Child of the Sea was a powerful story displayed in journal entries between two young lovers. Their passages were filled with descriptive and emotional stories of what their day to day lives had become after the terrible turmoil in their country of Haiti. I truly enjoyed the stories between both the young girl and young boy. But I believe that Danticat added in the Celianne for a certain element of the story.

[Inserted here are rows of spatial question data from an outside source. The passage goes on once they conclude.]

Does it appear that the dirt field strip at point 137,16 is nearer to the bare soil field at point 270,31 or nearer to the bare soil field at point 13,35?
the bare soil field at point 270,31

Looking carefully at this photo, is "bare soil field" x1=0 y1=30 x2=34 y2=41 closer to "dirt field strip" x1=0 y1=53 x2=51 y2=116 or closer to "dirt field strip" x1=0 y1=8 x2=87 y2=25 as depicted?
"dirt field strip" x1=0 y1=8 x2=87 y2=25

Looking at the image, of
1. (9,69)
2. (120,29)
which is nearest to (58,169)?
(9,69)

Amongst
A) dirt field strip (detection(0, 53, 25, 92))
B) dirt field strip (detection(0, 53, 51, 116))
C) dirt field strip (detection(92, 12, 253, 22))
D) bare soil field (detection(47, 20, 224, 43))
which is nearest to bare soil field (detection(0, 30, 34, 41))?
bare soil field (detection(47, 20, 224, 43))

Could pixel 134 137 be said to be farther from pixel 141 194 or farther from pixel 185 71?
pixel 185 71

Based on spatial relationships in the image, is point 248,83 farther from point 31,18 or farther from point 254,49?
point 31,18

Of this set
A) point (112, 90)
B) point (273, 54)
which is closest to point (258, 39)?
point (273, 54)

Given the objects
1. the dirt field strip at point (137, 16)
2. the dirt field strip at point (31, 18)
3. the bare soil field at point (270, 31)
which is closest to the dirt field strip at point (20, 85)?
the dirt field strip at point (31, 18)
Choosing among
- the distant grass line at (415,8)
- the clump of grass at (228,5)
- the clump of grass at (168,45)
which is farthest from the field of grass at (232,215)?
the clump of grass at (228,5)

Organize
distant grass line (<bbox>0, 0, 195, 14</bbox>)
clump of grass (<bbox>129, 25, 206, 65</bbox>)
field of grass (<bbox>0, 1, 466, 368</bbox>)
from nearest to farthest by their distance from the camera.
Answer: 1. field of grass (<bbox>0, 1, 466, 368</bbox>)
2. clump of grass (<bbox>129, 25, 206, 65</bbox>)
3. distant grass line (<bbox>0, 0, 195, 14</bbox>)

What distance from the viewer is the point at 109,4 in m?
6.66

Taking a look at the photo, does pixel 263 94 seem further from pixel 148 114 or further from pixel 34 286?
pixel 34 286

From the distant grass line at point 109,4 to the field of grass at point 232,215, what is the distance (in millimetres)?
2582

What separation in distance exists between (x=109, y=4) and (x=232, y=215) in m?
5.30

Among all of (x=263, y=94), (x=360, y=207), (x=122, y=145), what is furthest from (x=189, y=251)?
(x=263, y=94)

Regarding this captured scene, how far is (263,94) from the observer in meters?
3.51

Celianne is a fifteen year old who was on board the ship with the boy narrator. While Celianne never spoke to the readers directly her story had great importance an emotional mindset of the reader. Earlier before the truth about Celianne’s pregnancy was revealed the girl narrator spoke of the fact that soldiers had been breaking into people’s homes and had been forcing the mothers or fathers to rape their children. At least for me personally, when this was first spoken of, disbelief of such horrors made me almost try and look past it. But with the story of Celianne, it was impossible to do so. She was proof of these real life horrors because that is how she was impregnated. Celianne added the element of reality to the story. The horrors that our narrators had been worrying about, death, rape, and being alone is what Celianne was confronted with.
After Celianne’s child was born still-born, she held onto her dead body until she herself couldn’t feel anymore. And took her own life. Danticat had Celianne’s story implanted into an already deeply tragic set of circumstances to bring even more of a gruesome reality of what the people in Haiti had to suffer.